I'm not an authority on it, but anytime I measure the BC of my pellets here at 4550 feet, they are always higher than recorded values. I just assumed that Strelok made an adjustment when I enter the elevation into the program to compensate, but you know what they say about "assuming".

 

[Franklink]

That's the kind of info I was looking for-good to know it might be an actual thing.

And, you just reminded me, yes, I have 5600 feet plugged in as the elevation.

 

[Macros]

I also live at around 5500 feet altitude and find the same thing. For some reason using the strelok density altitude and the chairgun location don't seem to correct for anything. My BC is nearly always 0.05 or above to get ballistics programs to work. 

I know one of the smaller south african airgun youtubers who lives not too far from me and at the same altitude (AirGunnerSA) tested the bc of 18grain JSB out of his daystate wolverine and found them to be around 0.055.

 

[ackuric]

IDK...I have actually measured my BC using 2 chronographs @ 5k+ altitude and the BC was what chairgun had. The only change with ballistics and altitude should be caused by AIR DENSITY...which does NOT effect Ballistic Coefficient, but does effect trajectory. 



Denser air = more drop. If I change my elevation in chairgun the trajectory / drop changes..but the BC does NOT...



Within external ballistics, when the sectional density of a projectile is divided by its coefficient of form (form factor in commercial small arms jargon); it yields the projectile's ballistic coefficient.



Sorry but you're either entering information incorrectly or are mistaken. But the ballistic coefficient of a projectile doesn't change at different altitudes..just air density.

 

[Franklink]

So, please help me understand.

My dumbed down idea of BC has always been that it is a number assigned to a projectile that basically quantifies drag. So, I've thought that factors like barrels that impart more shallow rifling grooves (smooth twist and polygonal) essentially give the pellet a slightly better BC since the pellet doesn't have as pronounced drag-inducing "fins" of rifling cut into it. To better wrap my brain around it, I've kinda formed the ideas that low humidity (fewer water molecules in the air) and high altitude (fewer air molecules) can give a projectile a slightly better BC, again, reducing "drag" the pellet experiences as it makes its way to where it's going.

I thought that BC was highly variable, due to the above listed factors and probably many others. Is it a constant? 

It sounds like you're making the case that my modification of the BC in the ballistics program simply accounts for changing air density. So, the ballistics program's elevation change function appears to not account for actual POI of a known weight projectile traveling at a known speed at known distances.

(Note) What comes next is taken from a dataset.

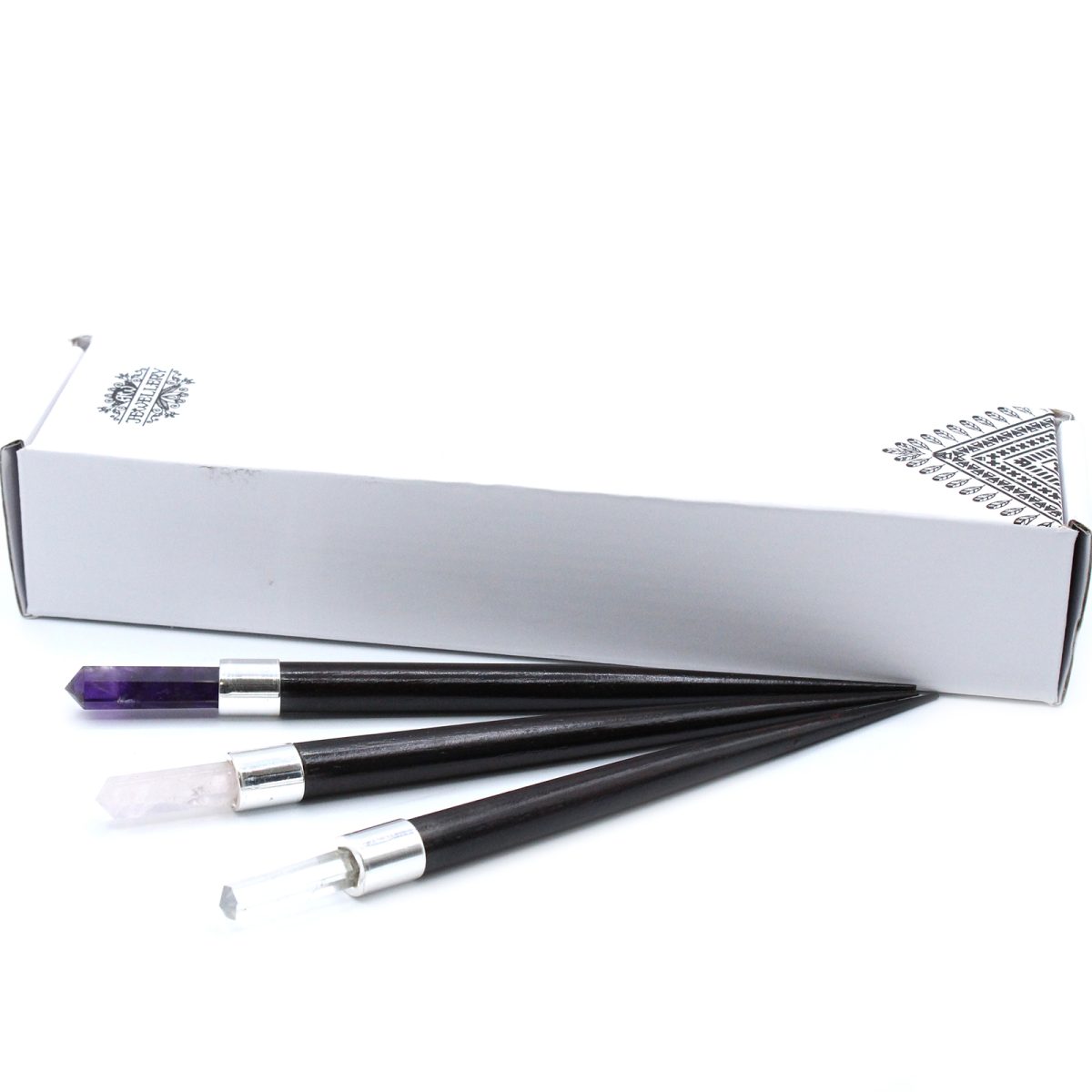 3 x Simple Pointed Healing Wand - Rose, Rock, Amethyst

The air density should be a function of altitude (when shooting here at home that is a constant) and temperature right? I have tweaked the temp settings enough times in various different shooting sessions to know they don't change the trajectory enough to match what my gun is doing.

Hoping to generate some discussion on this as I would really like to understand it better. Also hoping that I don't come across as confrontational. 

 

[Macros]

Reduced air density reduces drag on the projectile. That is the only way that pellet drop can change based on altitude. Therefore it must affect the bc, which is a measure of drag.

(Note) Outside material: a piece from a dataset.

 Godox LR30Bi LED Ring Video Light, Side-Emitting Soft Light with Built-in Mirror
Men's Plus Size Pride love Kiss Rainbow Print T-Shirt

Regardless, whether ballistic coefficient 'technically' changes or not (although from everything I've ever read, this is not the case, and from experience, everyone I know who has tested with dual chronographs in my location has significantly higher bc than chairgun gives) would appear moot, especially as chairgun clearly does not correctly account for the degree of change and the only other way to simulate the change is to increase the bc value.

When I go to sea level the chairgun bc works perfectly with no other adjustments, so there is nothing wrong with my other data.

Interesting link regarding this stuff:

http://www.camdenrgc.com/techie/ballistic_effects_of_altitude.htm

 

[JimNM]

FWIW, altitude density is a function of pressure and temperature and humidity. You will note about %3 change per 1000 feet as you rise above sea level at a given humidity, temperature.